Decades before, it was actually a crime to be in possession of stolen goods. What has happened to this law?! Stolen goods were called hot goods because you were liable for prosecution if found in your possession.
It seems as if now, one only has to give some dilute excuse of how one came across the property then no punishment or legal threat is pursued. If stolen goods were actually treated like STOLEN</b goods there would be less of a market for them.
And that is a huge, problem… the market is there with impunity.
Welcome to America’s Bike Theft Capital.
Part of this could be solved by a massive (and simple) customer-based campaign. The answer is simply to ask for a receipt when buying any used bike. If the person selling will not provide a handwritten note with their name phone number, and info on bike, assume it is stolen.
If we spread the meme that “bikes sold in Portland without a receipt are stolen”, it will greatly weed out the opportunity to make quick cash by bike thieves. It will also resolve issues where people are worried about buying a bike that could be stolen, as there is at least a small chain of custody established.
Those look like the two angry dudes I saw in couch park with a stolen bike this summer. I didn’t realize it was stolen until it popped up later on The Bike index I think. I could look it up. Is there a case number for the video I should report to?
Ummm, I am confused…”who jumped the gun” on the press conference?
Was it the City or BikePortland organizing this event? (Who is “we” in the article?) Or was this a quote from an unnamed city source or just the royal “we”?
I was expecting the article to report to us why it was delayed, as this is a very important topic.
I understand your confusion. This is a community effort (and the community, in my mind, includes the police), so when I say “we” I mean everyone. And I think we all jumped the gun a bit. We could have gone ahead, but we wouldn’t have had as good a chance at success. And yes, at the end of the day, the PPB/Chief have the final call because the Task Force is housed within that agency.
Sorry to be jaded, but my guess is that the summit was cancelled because it didn’t address “equity issues” or mental illness or one hundred other excuses why it is justifiable in Portland to steal property, sell it for drugs, and then assault people on their way to work in the morning on the east bank esplanade. I guess this contrary view will be moderated out of existence for everyone’s comfort however. I do believe in Bike Portland and appreciate their work.
If Jm will run against Novick in 2016 , that may be an easy choice.
Way to go Jonathan! This is awesome to hear. I was hoping the Press Conference was going to happen, but ah well! I hope we can all stop this problem once and for all!
Thank you Jonathan for working on this issue and asking the community to make it a higher priority.
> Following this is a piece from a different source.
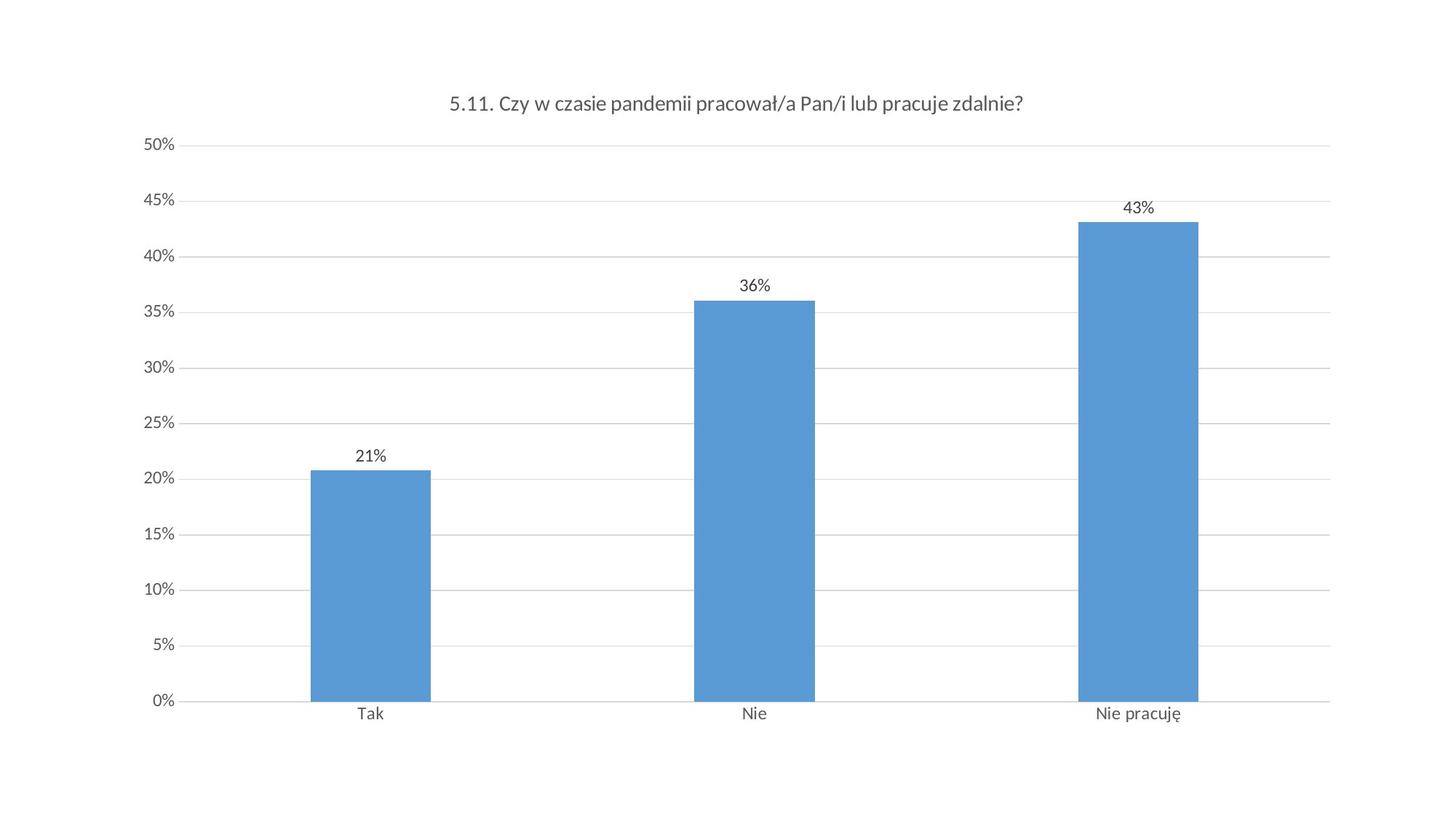
Is the value for "Nie pracuję" greater or less than 40%? greater What is the difference between the values for "Nie" and "Tak"? 15% Which category has the highest value? Nie pracuję Which is larger, the value for "Tak" or the value for "Nie"? Nie What is the difference between the values for "Nie pracuję" and "Nie"? 7% What is the value for "Tak"? 21% Which category has the lowest value? Tak Do the values rise or fall from left to right along the x axis? rise What kind of chart is shown on the slide? bar chart What is the value for "Nie pracuję"? 43% What is the value for "Nie"? 36% How many categories are shown on the x axis? 3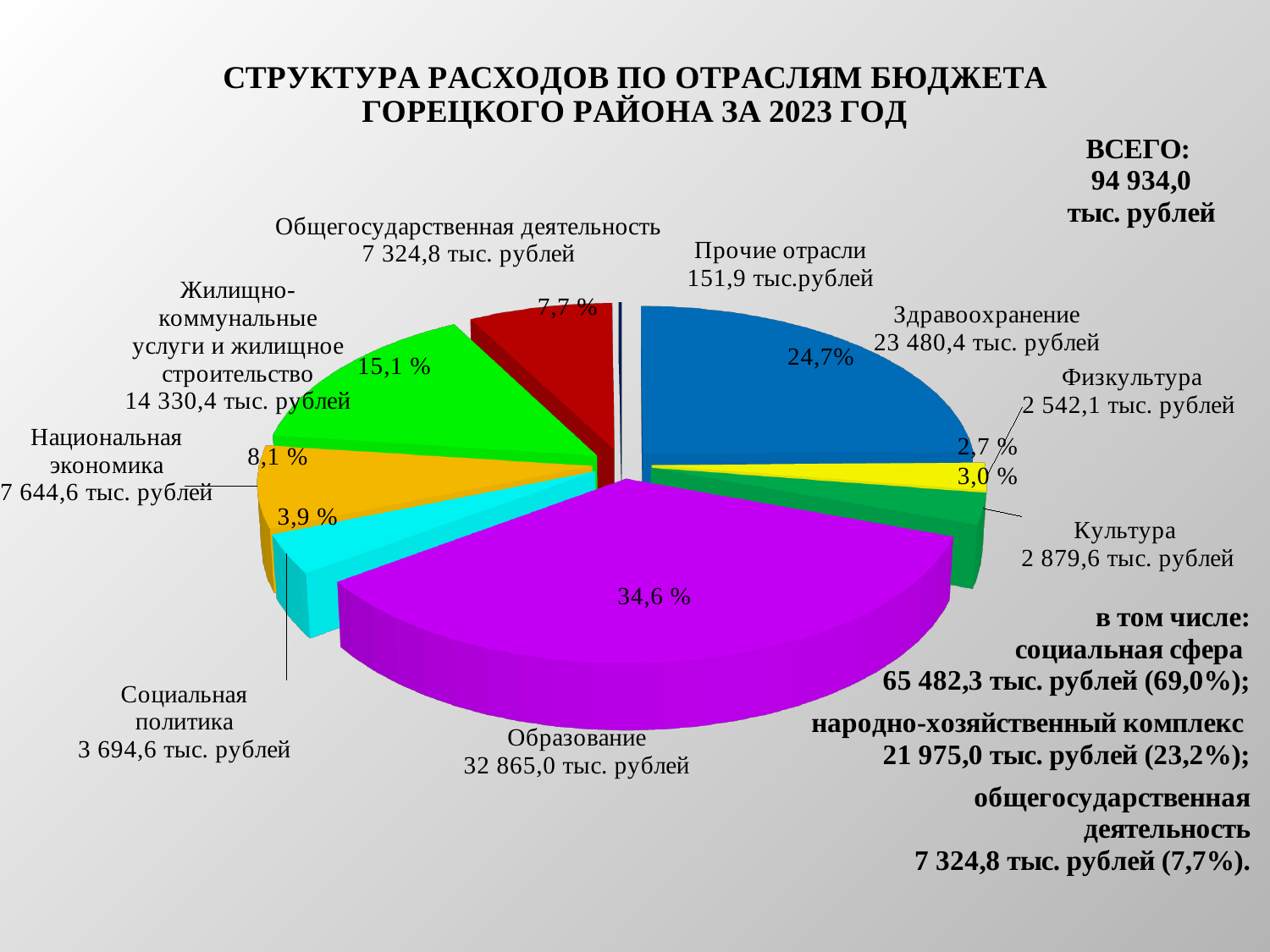
What kind of chart is shown on the slide? pie chart What total expenditure (ВСЕГО) is stated on the slide? 94 934,0 тыс. рублей What share of the pie does Образование account for? 34,6 % Which category has the smallest expenditure in the pie chart? Прочие отрасли What is the expenditure for Здравоохранение? 23 480,4 тыс. рублей How many sectors (categories) does the pie chart show? 9 What is the expenditure for Жилищно-коммунальные услуги и жилищное строительство? 14 330,4 тыс. рублей Which is larger: the expenditure for Культура or for Физкультура? Культура What share of the pie does Национальная экономика account for? 8,1 % What is the difference between the expenditure for Национальная экономика and for Общегосударственная деятельность? 319,8 тыс. рублей Which category has the largest expenditure in the pie chart? Образование What is the difference between the expenditure for Образование and for Здравоохранение? 9 384,6 тыс. рублей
I know one of the big blockers to catching bike thieves with stolen goods is that not a lot of people register their bikes on bikeindex.org. What would it take to get the bike shops in town to offer this as a service when you buy your bike? Maybe an additional, nominal fee ($5) and the info is inputted into the index w/your email address for the account. Or, maybe something as simple as providing a card with the model, make and serial number(s) for your bike so you can go and input it yourself. Another capture point would be when bikes are brought in for service or maintenance; asking if bike owners would like to have their bikes registered, if they haven’t already.
“The bike theft database, containing 13,000 records, shows an arrest in about 2 percent of such cases.
The bureau provides an online form for crime victims to report bikes stolen, but those reports “are not reviewed on a regular basis by anyone,” spokesman Sgt. Pete Simpson wrote in a recent email.”